Wednesday 6th The next Theme of Equal Dignity of Men and Women was even more contentious and fraught with division. With their deliberative vote, the Bishops voted down the motion on Equal Dignity of Men and Women in the Church with some commentators following the vote citing the motion itself as being worded too broadly. In response to the bishops’ vote, a number of the women members and some men rose and stood apart from the body of the Assembly in strong protest. Many in the Assembly were visually upset at this motion being blocked.
Long deliberation and meetings followed. But to the credit of the Bishops and the flexibility of those planning the days, some newly drafted motions on this topic will be presented again on Friday. Hopefully the result will be one that will be healing.
Thursday 7th Delegates returned to the task ‘strangely with a new sense of unity’, commented one delegate. Many commented on people with opposing views on the previous day’s contentious issues talking about differences. There was much discernment in the Holy Spirit and solidarity in action.

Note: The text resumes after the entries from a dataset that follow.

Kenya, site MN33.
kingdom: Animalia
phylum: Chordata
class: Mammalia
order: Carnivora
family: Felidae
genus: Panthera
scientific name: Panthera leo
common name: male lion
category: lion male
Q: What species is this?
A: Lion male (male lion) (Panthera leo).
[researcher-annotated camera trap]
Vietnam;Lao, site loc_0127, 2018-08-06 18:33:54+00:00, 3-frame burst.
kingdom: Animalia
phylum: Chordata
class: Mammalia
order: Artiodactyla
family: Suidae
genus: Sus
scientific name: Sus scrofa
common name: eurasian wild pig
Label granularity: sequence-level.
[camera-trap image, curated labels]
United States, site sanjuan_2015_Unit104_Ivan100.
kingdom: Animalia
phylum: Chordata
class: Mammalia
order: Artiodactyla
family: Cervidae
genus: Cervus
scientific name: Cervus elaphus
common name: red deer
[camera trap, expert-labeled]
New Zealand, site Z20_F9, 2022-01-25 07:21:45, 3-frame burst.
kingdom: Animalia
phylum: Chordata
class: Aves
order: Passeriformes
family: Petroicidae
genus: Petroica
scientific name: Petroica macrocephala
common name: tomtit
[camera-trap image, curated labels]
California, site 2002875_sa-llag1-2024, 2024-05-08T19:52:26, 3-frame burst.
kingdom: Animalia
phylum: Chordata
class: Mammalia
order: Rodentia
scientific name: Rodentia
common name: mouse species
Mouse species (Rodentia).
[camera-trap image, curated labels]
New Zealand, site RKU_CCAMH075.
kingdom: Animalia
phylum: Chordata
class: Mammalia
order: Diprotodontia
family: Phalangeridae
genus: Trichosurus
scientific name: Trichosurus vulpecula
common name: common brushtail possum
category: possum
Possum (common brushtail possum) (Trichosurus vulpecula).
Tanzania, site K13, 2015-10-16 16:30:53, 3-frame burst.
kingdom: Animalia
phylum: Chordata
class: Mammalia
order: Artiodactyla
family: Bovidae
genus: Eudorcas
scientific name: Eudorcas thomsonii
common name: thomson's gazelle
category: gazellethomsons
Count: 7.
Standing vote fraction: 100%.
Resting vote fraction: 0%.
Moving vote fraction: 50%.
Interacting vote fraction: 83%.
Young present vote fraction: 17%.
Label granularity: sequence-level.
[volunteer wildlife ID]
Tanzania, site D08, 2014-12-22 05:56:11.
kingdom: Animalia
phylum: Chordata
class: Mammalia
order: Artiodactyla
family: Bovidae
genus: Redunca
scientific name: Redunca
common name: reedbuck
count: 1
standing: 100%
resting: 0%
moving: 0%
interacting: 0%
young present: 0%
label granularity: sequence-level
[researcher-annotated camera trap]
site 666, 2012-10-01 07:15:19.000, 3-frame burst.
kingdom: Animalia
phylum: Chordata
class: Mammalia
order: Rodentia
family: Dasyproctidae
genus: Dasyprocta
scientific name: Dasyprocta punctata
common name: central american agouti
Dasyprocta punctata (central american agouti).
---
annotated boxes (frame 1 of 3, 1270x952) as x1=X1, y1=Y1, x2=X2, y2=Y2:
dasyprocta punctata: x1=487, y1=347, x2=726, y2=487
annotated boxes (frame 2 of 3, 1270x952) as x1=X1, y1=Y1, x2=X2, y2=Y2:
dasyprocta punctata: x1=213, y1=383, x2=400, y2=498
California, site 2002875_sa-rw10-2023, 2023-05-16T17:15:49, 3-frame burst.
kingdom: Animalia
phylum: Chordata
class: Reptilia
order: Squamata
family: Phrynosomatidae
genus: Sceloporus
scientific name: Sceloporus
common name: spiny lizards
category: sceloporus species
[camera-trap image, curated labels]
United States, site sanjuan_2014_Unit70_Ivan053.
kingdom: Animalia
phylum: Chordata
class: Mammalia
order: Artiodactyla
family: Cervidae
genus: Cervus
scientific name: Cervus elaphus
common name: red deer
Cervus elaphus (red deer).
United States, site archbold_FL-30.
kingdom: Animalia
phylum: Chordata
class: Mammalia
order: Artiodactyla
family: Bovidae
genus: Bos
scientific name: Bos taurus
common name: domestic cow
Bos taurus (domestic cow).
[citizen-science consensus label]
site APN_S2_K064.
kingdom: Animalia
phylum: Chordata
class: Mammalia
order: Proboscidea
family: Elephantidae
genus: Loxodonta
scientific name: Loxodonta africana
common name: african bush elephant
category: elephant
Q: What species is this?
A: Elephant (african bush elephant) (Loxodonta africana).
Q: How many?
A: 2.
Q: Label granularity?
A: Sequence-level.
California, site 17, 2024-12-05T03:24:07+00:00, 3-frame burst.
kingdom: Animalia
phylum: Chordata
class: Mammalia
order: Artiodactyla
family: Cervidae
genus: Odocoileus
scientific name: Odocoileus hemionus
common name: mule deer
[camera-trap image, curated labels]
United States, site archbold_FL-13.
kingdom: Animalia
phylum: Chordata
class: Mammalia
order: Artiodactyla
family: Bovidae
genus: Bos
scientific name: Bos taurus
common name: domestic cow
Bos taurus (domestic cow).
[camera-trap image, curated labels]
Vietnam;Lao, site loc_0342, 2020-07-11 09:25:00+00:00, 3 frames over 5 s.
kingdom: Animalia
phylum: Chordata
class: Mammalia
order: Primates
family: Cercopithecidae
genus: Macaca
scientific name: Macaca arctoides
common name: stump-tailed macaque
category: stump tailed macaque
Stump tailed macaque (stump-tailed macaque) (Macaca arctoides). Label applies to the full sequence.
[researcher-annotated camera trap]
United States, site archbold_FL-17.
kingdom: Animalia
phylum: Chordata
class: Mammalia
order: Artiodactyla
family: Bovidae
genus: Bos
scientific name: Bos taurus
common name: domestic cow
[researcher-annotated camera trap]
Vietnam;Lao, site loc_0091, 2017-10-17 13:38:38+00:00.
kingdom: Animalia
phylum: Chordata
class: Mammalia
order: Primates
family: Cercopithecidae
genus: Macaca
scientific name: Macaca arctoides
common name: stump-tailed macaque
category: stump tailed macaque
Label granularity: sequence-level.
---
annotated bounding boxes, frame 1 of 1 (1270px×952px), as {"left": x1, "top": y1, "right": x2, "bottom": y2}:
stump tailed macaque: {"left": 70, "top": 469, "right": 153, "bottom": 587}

The Plenary Council members moved on together and passed motions around the next Theme of Church Governance centering on formation of Parish and Diocesan Pastoral Councils and synodality. They voted to use as a guide the material developed in ‘The Light from the Southern Cross’ document.
On the Theme of Integral Ecology the Council voted that each Diocese and Parish undertake ecological education and the fostering of ecological spirituality through the study of Laudato Si’.
Two days remain at the time of writing this piece. Canon Law describes a Plenary Council as a meeting of the churches. We who are still part of those ‘churches’ and who have clung on to the small hope that our voice would be heard in our 17,000 submissions from 2018 have a sense that perhaps this is really happening after all.